Madame Kokott, vous avez grandi à Bonn. Quels souvenirs gardez-vous de votre enfance?
«J’ai passé mon enfance dans la Sarre. Je suis venue à Bonn plus tard. Ce que je retiens de l’après-guerre, c’est aussi le sort des membres de ma famille, qui n’avaient rien du tout et qui étaient venus comme réfugiés. Mon père est devenu maire à Sankt Ingbert. C’était comme une seconde naissance pour mes parents parce qu’ils avaient vraiment tout perdu. Finalement, il y a eu les années 1970 avec l’Allemagne qui devenait plus prospère. Mon père était humaniste, il parlait le grec ancien et le latin. Il m’a ainsi fallu apprendre le français parce que la Sarre était très attachée à la France. Il y avait pas mal d’industriels, des maires et des consuls de France à la maison. Mon père parlait finalement assez bien le français parce qu’il écoutait toujours des disques français à la maison.

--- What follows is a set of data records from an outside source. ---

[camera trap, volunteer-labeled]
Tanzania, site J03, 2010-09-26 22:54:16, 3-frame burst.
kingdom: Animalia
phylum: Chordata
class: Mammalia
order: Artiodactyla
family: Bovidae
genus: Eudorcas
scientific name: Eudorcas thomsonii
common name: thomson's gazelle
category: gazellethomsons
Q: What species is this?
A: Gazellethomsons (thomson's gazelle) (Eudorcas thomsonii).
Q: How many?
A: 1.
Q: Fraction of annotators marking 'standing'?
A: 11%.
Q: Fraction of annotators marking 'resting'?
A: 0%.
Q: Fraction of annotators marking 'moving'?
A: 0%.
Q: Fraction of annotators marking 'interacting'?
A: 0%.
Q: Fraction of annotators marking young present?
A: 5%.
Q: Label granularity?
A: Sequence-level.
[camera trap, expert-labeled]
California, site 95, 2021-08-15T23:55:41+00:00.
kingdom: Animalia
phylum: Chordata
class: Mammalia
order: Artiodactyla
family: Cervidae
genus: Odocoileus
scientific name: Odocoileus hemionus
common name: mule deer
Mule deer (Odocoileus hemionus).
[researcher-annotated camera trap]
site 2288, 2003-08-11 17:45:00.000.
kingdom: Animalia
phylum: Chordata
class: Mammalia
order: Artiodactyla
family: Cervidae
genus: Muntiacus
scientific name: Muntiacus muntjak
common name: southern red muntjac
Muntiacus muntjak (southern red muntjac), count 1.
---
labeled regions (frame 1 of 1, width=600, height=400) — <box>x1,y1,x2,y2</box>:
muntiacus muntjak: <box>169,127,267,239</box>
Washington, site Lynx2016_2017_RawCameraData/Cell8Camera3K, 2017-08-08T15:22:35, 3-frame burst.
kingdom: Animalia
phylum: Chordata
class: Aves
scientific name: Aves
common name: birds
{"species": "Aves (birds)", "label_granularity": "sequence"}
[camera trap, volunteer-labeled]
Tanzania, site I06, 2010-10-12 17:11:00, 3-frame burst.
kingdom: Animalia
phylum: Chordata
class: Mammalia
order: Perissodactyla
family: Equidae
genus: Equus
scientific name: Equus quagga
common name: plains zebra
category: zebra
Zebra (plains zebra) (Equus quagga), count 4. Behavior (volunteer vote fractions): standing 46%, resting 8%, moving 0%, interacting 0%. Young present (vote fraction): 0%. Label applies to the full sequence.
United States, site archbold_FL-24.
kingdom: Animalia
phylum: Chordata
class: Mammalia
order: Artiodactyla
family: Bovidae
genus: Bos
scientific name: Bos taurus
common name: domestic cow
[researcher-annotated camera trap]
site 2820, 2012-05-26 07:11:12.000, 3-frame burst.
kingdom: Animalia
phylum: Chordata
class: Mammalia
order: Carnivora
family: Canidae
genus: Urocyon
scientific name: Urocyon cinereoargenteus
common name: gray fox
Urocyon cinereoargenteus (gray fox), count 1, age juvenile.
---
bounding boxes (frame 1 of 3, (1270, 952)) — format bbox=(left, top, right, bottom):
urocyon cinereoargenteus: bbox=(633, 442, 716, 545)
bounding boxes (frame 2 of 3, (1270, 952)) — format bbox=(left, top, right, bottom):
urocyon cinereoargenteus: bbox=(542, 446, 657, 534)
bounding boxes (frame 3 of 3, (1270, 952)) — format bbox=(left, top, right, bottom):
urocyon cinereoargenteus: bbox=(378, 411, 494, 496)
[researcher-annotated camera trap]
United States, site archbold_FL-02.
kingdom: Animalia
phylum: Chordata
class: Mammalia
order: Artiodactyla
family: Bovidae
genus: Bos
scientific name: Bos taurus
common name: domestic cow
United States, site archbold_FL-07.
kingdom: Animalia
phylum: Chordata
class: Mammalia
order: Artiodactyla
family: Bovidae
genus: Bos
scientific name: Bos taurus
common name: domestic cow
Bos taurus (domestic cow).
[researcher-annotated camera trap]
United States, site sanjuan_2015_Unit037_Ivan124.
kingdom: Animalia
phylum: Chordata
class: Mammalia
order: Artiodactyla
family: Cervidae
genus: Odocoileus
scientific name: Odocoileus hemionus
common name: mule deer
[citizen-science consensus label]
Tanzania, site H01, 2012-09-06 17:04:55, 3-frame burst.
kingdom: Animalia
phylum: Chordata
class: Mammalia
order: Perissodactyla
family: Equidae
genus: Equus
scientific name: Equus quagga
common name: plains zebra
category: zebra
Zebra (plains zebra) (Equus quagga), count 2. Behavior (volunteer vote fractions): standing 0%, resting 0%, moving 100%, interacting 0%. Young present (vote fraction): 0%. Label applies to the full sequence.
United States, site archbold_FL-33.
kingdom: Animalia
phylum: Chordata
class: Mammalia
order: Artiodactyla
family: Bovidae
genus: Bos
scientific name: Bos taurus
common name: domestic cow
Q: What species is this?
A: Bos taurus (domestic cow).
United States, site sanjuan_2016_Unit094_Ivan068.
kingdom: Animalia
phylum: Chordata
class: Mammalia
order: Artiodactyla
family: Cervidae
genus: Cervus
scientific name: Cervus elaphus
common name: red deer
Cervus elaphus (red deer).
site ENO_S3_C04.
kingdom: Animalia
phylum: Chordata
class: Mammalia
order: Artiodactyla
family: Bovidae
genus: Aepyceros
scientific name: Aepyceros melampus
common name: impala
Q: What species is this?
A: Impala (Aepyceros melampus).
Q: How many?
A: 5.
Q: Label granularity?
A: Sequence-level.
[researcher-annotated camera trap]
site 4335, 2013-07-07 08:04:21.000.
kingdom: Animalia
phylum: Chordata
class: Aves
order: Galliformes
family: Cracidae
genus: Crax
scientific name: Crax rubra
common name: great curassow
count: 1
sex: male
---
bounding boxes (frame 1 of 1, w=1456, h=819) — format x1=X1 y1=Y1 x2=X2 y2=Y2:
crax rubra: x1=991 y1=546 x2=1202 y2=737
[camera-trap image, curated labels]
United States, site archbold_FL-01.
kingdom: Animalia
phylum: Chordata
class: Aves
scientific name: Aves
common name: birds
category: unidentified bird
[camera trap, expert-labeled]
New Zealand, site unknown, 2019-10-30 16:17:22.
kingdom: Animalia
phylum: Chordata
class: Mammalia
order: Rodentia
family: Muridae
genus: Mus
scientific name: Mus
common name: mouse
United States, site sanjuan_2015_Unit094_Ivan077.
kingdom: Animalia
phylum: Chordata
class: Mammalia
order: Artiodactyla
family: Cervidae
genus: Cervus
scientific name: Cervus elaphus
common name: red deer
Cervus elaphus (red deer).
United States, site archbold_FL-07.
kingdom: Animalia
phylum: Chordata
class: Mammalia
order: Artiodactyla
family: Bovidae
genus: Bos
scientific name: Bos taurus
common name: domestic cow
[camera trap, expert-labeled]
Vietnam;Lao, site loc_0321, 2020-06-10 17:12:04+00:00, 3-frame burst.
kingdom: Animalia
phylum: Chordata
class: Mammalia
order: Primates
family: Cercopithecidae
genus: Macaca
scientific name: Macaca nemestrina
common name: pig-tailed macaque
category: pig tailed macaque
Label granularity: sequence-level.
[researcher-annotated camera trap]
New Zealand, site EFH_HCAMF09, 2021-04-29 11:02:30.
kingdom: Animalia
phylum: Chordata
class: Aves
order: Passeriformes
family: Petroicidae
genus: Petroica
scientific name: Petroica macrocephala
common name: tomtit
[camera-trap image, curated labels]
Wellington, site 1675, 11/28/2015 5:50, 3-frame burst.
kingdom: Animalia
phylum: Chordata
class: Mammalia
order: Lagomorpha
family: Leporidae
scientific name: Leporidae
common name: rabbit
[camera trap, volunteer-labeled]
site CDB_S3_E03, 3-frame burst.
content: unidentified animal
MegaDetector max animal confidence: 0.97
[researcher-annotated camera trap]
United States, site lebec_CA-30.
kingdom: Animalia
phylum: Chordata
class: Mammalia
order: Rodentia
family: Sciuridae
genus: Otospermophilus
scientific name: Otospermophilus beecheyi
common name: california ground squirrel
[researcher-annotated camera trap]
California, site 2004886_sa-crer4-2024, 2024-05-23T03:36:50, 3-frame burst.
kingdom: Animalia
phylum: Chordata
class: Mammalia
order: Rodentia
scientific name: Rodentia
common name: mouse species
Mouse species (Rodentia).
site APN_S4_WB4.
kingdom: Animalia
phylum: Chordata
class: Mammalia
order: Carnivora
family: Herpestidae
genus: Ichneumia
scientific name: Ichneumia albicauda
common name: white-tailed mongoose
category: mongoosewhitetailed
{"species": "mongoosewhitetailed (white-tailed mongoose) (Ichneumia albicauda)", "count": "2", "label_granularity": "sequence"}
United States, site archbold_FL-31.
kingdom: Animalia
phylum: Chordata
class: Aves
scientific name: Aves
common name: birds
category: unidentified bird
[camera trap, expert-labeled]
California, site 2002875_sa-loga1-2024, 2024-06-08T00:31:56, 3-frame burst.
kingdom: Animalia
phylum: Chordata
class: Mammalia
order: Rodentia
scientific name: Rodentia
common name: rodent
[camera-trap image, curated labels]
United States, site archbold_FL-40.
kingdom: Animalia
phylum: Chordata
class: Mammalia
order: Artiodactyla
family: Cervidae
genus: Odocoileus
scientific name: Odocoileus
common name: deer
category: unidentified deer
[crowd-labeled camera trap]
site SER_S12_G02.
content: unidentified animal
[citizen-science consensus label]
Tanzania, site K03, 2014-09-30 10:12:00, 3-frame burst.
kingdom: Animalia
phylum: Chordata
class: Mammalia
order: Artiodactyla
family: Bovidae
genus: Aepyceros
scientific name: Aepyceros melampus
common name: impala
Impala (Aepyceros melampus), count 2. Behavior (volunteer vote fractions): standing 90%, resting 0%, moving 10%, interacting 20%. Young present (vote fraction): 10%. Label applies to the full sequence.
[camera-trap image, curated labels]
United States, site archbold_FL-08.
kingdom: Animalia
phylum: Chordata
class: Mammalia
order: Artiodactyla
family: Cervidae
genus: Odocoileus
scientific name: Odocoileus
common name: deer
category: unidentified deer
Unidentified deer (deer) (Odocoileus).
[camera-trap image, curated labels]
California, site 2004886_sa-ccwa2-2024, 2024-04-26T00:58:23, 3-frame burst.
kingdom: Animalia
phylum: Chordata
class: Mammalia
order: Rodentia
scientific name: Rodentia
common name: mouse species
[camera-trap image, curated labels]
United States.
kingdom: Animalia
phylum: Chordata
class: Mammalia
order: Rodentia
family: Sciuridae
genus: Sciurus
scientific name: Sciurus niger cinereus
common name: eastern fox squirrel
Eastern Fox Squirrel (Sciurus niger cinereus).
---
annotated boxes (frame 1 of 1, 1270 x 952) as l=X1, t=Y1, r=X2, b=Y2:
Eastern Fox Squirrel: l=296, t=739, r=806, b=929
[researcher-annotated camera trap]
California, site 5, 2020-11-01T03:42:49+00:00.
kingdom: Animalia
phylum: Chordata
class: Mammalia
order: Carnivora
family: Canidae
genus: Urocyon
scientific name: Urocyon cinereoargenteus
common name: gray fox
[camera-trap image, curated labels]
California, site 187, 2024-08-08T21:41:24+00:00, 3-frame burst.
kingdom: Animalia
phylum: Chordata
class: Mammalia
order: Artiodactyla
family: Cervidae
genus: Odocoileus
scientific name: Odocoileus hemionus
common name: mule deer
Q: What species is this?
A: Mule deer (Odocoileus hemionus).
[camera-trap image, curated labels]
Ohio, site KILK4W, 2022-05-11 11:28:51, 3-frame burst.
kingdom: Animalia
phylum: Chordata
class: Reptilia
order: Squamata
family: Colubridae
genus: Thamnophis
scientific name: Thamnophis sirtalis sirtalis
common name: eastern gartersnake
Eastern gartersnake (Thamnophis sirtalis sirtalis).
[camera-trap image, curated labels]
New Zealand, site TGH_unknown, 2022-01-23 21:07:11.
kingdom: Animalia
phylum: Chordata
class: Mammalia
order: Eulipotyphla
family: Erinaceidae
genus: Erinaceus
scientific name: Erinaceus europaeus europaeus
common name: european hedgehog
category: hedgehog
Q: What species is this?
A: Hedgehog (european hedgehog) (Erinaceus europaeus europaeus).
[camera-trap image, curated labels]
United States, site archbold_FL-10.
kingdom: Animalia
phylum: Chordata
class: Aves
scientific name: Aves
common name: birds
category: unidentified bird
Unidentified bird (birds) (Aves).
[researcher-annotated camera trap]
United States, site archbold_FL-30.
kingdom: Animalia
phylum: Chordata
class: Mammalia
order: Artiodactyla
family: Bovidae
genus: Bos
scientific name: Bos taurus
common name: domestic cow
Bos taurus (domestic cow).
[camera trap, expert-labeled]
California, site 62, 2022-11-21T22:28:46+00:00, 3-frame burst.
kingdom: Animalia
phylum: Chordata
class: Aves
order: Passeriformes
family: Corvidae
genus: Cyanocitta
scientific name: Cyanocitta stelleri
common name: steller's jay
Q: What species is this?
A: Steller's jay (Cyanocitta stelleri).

D’où venait votre famille?
«De Kaliningrad, qui est en Russie maintenant, pour ma famille du côté maternel. Du côté paternel, c’est Brieg, qui est en Pologne désormais, plus précisément en Silésie. J’ai visité Kaliningrad lors du 450e anniversaire de l’université début 1990 et j’ai aussi visité Brieg (qui s’appelle Brzeg de nos jours) avec l’avocat général polonais Maciej Szpunar. Il avait de bonnes relations à Brieg et a fait en sorte que je puisse voir la ville natale de mon père et la rue où se trouvait sa maison. Je ne connaissais pas l’adresse exacte mais j’ai cherché ‘Karl Kokott, juge’ sur internet et j’ai trouvé un annuaire des années 1930. C’était incroyable.
C’est une histoire de l’après-guerre. Mes parents étaient des réfugiés, puis il y a eu le rideau de fer qui les a empêchés de revenir. Malheureusement, ils sont morts et n’ont plus eu la possibilité de revoir ces endroits.
Durant vos années de lycée en Sarre, est-ce que vous étiez déjà quelqu’un de très studieux, ou de plutôt fêtard?
«J’avais beaucoup d’énergie donc je pouvais faire les deux. Je ne sais pas si j’étais particulièrement studieuse, mais la littérature m’intéressait, les mathématiques aussi, j’adorais le sport. C’est facile si on est vraiment intéressé.
Le droit semble être une histoire de famille…
«Mon grand-père était juge et mon père a été maire, puis conseiller juridique de la Croix-Rouge allemande. Du côté maternel, c’est la théologie et l’économie qui dominaient.
Mais je crois que ma mère a simplement décidé que je ferais du droit... Quand j’avais 7 ans, je signais ‘Dr. iur.’ (docteur en droit, ndlr) parce qu’elle me disait que je ferais cela plus tard. Elle me disait aussi que j’aurais mes enfants pendant mon doctorat. Elle avait des idées très claires. En outre, je devais aussi apprendre le piano pour stimuler mon intellect lorsque je n’étudiais pas. Elle a fait de la germanistique, mais elle disait que c’était trop ennuyeux pour moi et que je n’y rencontrerais que des filles, alors qu’à cet âge-là, il fallait aussi que je rencontre de jeunes hommes [sourires]. Elle a pensé à tout. Et ça s’est passé un peu comme ça.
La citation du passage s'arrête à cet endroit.